No worries, also just thinking out loud here. 

Just as a point of interest, I used pliers on my Nautilus to get it open when it got stuck. Might be able to do the same here?

Reactions: Winner 1


----------



## huffnpuff (7/5/15)

Quick tip, to avoid this from happening again, always clean both threads properly of mod and atomizer before screwing on.

Reactions: Agree 1 | Informative 1


----------



## CYB3R N1NJ4 (7/5/15)

Latex gloves have always worked for me. The guys laughed when they saw it in my vape box... until THEY needed it!


----------



## ashTZA (7/5/15)

this happens to me all the time when my paragon midnight edition is paired with a lemo drop. (and is currently the case... I just tried)
The two do not like to part each others company.

a long nose pliers does the trick for me though.


----------



## Waheed (7/5/15)

The hot and cold method may not necessarily crack the glass since Pyrex should withstand rapid temp changes.
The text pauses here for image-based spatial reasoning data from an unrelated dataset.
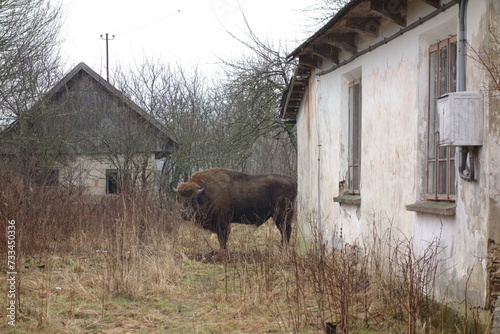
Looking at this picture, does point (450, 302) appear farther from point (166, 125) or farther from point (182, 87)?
point (182, 87)

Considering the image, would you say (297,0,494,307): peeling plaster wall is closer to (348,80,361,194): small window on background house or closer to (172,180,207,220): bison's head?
(348,80,361,194): small window on background house

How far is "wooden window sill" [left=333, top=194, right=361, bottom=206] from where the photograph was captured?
32.6 feet

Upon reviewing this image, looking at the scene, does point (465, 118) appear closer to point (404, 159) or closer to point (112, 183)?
point (404, 159)

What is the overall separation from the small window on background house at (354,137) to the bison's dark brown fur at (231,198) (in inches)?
179

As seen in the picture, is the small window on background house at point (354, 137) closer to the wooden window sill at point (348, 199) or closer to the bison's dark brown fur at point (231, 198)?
the wooden window sill at point (348, 199)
Or am I wrong?


----------



## johan (7/5/15)

If its indeed Pyrex (aka borosilicate glass), I agree with @Waheed, it can handle rapid temperature changes.

Reactions: Agree 1 | Informative 1


----------



## Xhale (7/5/15)

metal expands when hot..but how much?
1 thousand of an inch, per inch of metal, per 100deg fahrenheit. (steel used as an example)

here's an idea.

(a trusted youtuber..not some life-hack click baiting wannabee) Pls watch the whole video, it involves water and rags

Reactions: Like 3 | Winner 1


----------



## baksteen8168 (7/5/15)

Waheed said:


> The hot and cold method may not necessarily crack the glass since Pyrex should withstand rapid temp changes. Or am I wrong?



Don't know, hence the reason I asked.


----------



## baksteen8168 (7/5/15)

johan said:


> If its indeed Pyrex (aka borosilicate glass), I agree with @Waheed, it can handle rapid temperature changes.


Thanks @johan - You learn something new every day

Reactions: Agree 1


----------



## RipeAvo (7/5/15)

thanks guys. I tried the freezer and latex gloves didnt seem to work.

tbh i dont care about the tank at all it was only R100.

Next step, heat and pliers...
Will keep you posted!


----------



## Alex (7/5/15)

RipeAvo said:


> thanks guys. I tried the freezer and latex gloves didnt seem to work.
> 
> tbh i dont care about the tank at all it was only R100.
> 
> ...



5 pound hammer

Reactions: Like 1 | Funny 2


----------



## baksteen8168 (7/5/15)

Alex said:


> 5 pound hammer


Too light...  

Sent from my Samsung Galaxy S6 Edge while getting lost in Vaping Nirvana. Life is good.


----------



## Waheed (7/5/15)

Damn man. Were you vaping glue!

Reactions: Funny 2


----------



## RipeAvo (8/5/15)

Apparently...

Now its turning into a weapon and slicing through everything. Got some rubber gloves, cut right through them and sliced a few hands.

I feel like I should take it to the vape convention and offer a reward for whoever can separate it.
(I do not take responsibility for any injuries or amputation/s)

Reactions: Funny 2


----------



## Xhale (8/5/15)

i know you got some glass or perspex in your atomizer...but...
sometimes just a quick sharp smallish tap on a counter can help.
When the hammer mod came out, it had a habit of gluing itself to the kraken atty (or vice versa)..and sometimes all the screwing around would do nothing, but an innocent little tap..and tadaaa.

Just start with the least destructive method and work your way up.

So..chi-you clone...thats got an adjustable 2way centre pin. Perhaps, removing as many parts of the tubes as possible, and going in through the bottom and trying to turn the nut a bit to loosen the centre pin from below the atty could help.


----------



## Xhale (8/5/15)

picture courtesy of fasttech...of a topcap i bought for chi-you
those two rings on the bottom turn in and out on each other...you want to somehow get the larger one and turn it anticlockwise. That should release pressure on the mod. which may help the atty unscrew.
The smaller one is the battery rattle adjustment...so perhaps get that out first as it should be loose-ish, then turn the other one out also. Then try removing the tank.

Reactions: Like 2


----------



## Rooigevaar (9/5/15)

I use two pieces of electrical cable. Cut two pieces from an old apliance, about 30cm. Wrap one piece on the atty and one on the mod, then pinch it as close to the mod and atty as you can. This will give you super powers and you wont cut yourself.


----------



## JakesSA (9/5/15)

Try dipping only the mod part in boiling water..

Reactions: Like 1


----------